I stared out to sea. “That doesn’t sound like my David.”
“It wasn’t the David any of us knew,” Jason said. “He was even getting along—or trying to—get along with me.”
I smiled, rubbing Jase’s arm, then turned my head to look at Arthur. “So Pepper was a good influence on him?”
“In ways.” Arthur nodded. “Well, enough that David had planned to ask her to marry him—”
“What?”
“He had the ring his grandmother passed down,” Arthur continued. “And he’d set the date and the time he would do it.”
“But. . .” I thought back to the day he told me about the one and only vampire he’d ever wanted to marry.
“Who was it?” Jason asked, coming up off the railing just a little.
“Who was what?” Arthur asked, confused.
“Ara was just thinking that David told her he’d only ever wanted to be with one vampire, and it wasn’t Pepper.”
“Who then?”
“Morg,” I said, my tone rising in question on the end.
Arthur and Jason broke into a gusty fit of laughter.
“That is a big, fat lie, right there,” Jason said, failing to compose himself. “They hated each other.”
“Really?”
“Yes,” Arthur said, sobering a little. “I suspect David told you it was Morgaine so you wouldn’t keep asking.”

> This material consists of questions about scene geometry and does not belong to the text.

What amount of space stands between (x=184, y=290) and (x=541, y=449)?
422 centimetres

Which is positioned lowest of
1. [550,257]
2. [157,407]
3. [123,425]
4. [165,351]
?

I nodded. “Well, it worked.”
“I’m surprised you didn’t keep asking after that, anyway,” Jason said, leaning down again. “He and Morg are incredibly mismatched.”
“I just figured it was in another time, you know, and that people change.”
Jase wiped his mouth. “Not that much.”
“Right. So, what was Pepper like then?”
“She was a sweet thing, very much like you in a lot of ways. Her hair was golden, her features petite, and she always seemed to be smiling, like nothing ever bothered her,” Arthur said fondly. “I know she reminded David a lot of his aunt.”
“And he was gonna ask her to marry him, right? So, why didn’t he?”
“The night before he set off for his biannual leave, Drake called him to preside over one last case.” Arthur’s lips rolled inward, the memory travelling across his face, painting it with emotion. “I saw the look in David’s eye, saw his heart break right there in a room full of people when Pepper was bound and thrown to her knees before him like some petty thief.”
“He didn’t know she’d been arrested?”